* [Work to complete] Retyping the entire listing exactly is the task.

* [Excerpted data]
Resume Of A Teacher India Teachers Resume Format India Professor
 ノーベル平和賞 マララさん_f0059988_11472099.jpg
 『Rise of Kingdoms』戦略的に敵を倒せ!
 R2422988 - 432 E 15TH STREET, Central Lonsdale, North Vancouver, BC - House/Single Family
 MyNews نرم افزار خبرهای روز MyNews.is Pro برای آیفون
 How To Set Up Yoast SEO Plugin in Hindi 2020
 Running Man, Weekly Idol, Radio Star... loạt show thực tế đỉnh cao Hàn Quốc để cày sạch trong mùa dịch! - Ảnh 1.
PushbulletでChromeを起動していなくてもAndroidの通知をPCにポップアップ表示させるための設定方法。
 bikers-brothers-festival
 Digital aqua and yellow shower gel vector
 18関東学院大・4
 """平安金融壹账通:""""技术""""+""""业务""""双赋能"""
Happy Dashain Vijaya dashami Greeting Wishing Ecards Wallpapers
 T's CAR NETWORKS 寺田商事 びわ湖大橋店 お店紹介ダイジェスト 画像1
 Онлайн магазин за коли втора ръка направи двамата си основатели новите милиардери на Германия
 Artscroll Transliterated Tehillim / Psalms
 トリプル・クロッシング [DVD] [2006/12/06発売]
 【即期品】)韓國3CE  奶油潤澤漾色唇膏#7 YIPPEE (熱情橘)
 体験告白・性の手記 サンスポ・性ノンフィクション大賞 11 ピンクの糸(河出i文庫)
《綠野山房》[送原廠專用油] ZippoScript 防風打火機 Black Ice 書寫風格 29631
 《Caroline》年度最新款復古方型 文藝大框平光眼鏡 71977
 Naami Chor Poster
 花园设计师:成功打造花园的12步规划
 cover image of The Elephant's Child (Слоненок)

* [Response]
Resume Of A Teacher India Teachers Resume Format India Professor
 ノーベル平和賞 マララさん_f0059988_11472099.jpg
 『Rise of Kingdoms』戦略的に敵を倒せ!
 R2422988 - 432 E 15TH STREET, Central Lonsdale, North Vancouver, BC - House/Single Family
 MyNews نرم افزار خبرهای روز MyNews.is Pro برای آیفون
 How To Set Up Yoast SEO Plugin in Hindi 2020
 Running Man, Weekly Idol, Radio Star... loạt show thực tế đỉnh cao Hàn Quốc để cày sạch trong mùa dịch! - Ảnh 1.
PushbulletでChromeを起動していなくてもAndroidの通知をPCにポップアップ表示させるための設定方法。
 bikers-brothers-festival
 Digital aqua and yellow shower gel vector
 18関東学院大・4
 """平安金融壹账通:""""技术""""+""""业务""""双赋能"""
Happy Dashain Vijaya dashami Greeting Wishing Ecards Wallpapers
 T's CAR NETWORKS 寺田商事 びわ湖大橋店 お店紹介ダイジェスト 画像1
 Онлайн магазин за коли втора ръка направи двамата си основатели новите милиардери на Германия
 Artscroll Transliterated Tehillim / Psalms
 トリプル・クロッシング [DVD] [2006/12/06発売]
 【即期品】)韓國3CE  奶油潤澤漾色唇膏#7 YIPPEE (熱情橘)
 体験告白・性の手記 サンスポ・性ノンフィクション大賞 11 ピンクの糸(河出i文庫)
《綠野山房》[送原廠專用油] ZippoScript 防風打火機 Black Ice 書寫風格 29631
 《Caroline》年度最新款復古方型 文藝大框平光眼鏡 71977
 Naami Chor Poster
 花园设计师:成功打造花园的12步规划
 cover image of The Elephant's Child (Слоненок)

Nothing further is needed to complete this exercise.